C'est un samedi très bizarre. Le silence plane dans les rayons déserts. On ne se rend pas compte à quel point les clients font du bruit. De temps en temps la musique du Saint, de Futurama ou de Big Ben retentit pour nous indiquer qu'il faut trouver un livre pour un client qui a commandé en ligne (on avait aussi le cri de Tarzan un moment mais on y devient vite allergique) Aujourd'hui manifestement, les gens lisent Hugo Clément. Un peu seule dans ma zone j'essaie de me mettre désespérément à jour dans mes rangements, mais il y a encore eu des livraisons et les bacs s'entassent. La bonne nouvelle c'est que désormais il n'y a plus à se soucier de les ranger correctement pour ne pas gêner la circulation: les rolls s'éparpillent gaiement dans les allées, la mine réjouie: le livre a gagné, il est désormais maître. Nous sommes seuls face à lui:  à part nous, seuls les logisticiens s'aventurent dans la zone désormais. J'ai encore des réflexes cependant et je lève souvent la tête pour voir si des clients arrivent. 

A 17h00, occupée dans le rayon papeterie à dépiauter des pères Noël et des petites boules de neige je suis prise soudain d'une bouffée de panique: où sont les autres? Tout est si silencieux. .. Mon collègue de la bande dessinée est venu me dire au revoir puisqu'il partait à 16h30 mais il en reste encore quatre normalement. Je parcours les allées : personne en jeunesse, personne en pratique, personne en littérature... Finalement je retrouve ma collègue au rayon polars en train de ranger des livres. 

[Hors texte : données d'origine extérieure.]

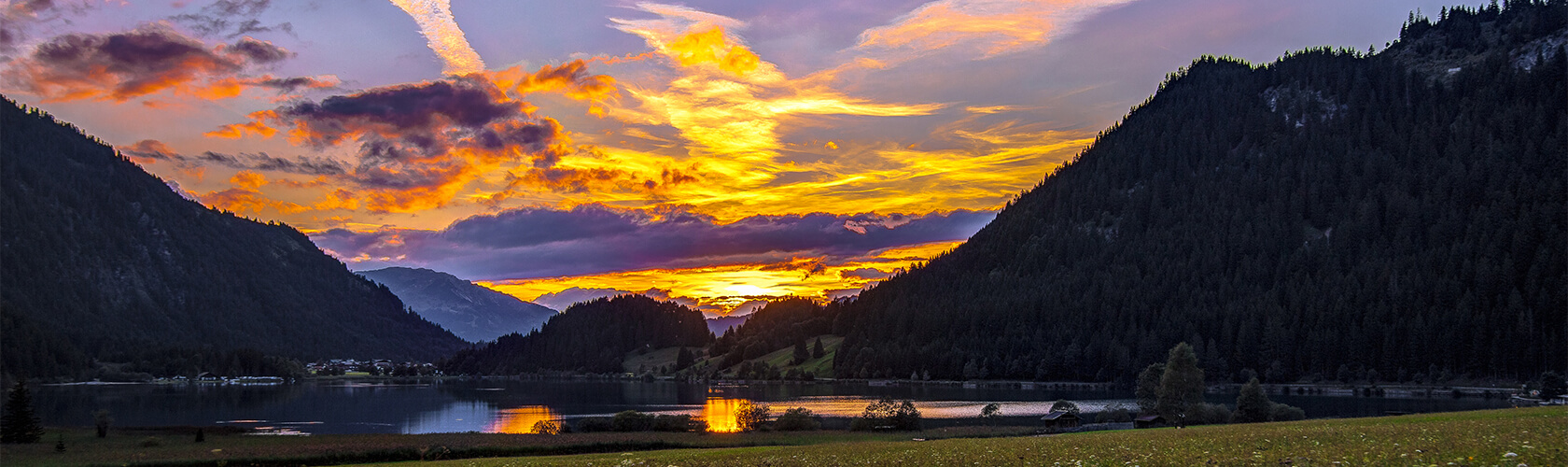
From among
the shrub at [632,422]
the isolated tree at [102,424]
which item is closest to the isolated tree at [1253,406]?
the shrub at [632,422]

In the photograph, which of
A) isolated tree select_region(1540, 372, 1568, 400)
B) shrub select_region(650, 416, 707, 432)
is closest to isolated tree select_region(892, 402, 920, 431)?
shrub select_region(650, 416, 707, 432)

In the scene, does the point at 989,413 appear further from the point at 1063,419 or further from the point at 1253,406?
the point at 1253,406

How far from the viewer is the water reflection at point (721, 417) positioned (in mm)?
123725

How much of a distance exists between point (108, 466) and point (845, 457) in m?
64.7

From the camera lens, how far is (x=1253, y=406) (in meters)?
112

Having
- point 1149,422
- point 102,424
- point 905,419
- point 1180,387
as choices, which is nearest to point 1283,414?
point 1180,387

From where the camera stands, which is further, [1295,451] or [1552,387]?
[1552,387]

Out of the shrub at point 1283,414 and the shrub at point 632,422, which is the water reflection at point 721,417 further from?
the shrub at point 1283,414

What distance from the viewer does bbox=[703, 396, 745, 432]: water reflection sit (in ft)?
406

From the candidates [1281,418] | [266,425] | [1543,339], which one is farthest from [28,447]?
[1543,339]

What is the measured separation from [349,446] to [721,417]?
69388mm

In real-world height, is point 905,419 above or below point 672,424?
below

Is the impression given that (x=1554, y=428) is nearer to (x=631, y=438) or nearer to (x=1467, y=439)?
(x=1467, y=439)

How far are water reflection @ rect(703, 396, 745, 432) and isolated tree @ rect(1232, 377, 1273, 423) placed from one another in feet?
206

"Je me croyais seule au monde! 

- Ce qu'il faut me dit-elle en se redressant, c'est de la musique: on se croirait dans une veillée mortuaire ici."

Nous retrouvons notre chef qui pousse la musique à fond dans le rayon CD pour que nous puissions en profiter de l'autre côté. Bruce Springsteen retentit. ça va tout de suite mieux et je commence même à chantonner en travaillant. 

Vers 18h15 ce même chef nous convoque pour nous annoncer que les délibérations ont pris fin: compte tenu des circonstances et pour assurer cependant le rangement des livraisons et le click-and-collect, nous allons être mis au chômage technique une partie du temps. La semaine prochaine je travaille donc... dix heures. Je jette un regard un peu désespéré autour de moi. Deux journées donc pour se mettre à jour et absorber ce qui va recommencer à arriver à partir de mardi. Deux petites matinées pour tenter de se mettre d'équerre, c'est tout simplement impossible. 

"Des questions?

- Je peux prendre mon MP3?"

Mon responsable me regarde presque avec pitié:

"J'amènerai une chaîne."

 

Aujourd'hui, c'est dimanche. Mon appartement est à peu près dans le même état que mes rayons: j'ai quinze jours de retard dans mes lessives, de la vaisselle sale traîne dans l'évier et la litière du chat.. et bien n'en parlons pas. La bonne nouvelle, c'est que ça va m'occuper sainement pendant mon temps libre. En plus, dans mes 1001 livres... j'attaque Guerre et paix. Je me tâte à commencer un nouveau puzzle. Cette semaine, je travaille demain matin et jeudi matin. Quelqu'un sait si les Hercule Poirot repassent?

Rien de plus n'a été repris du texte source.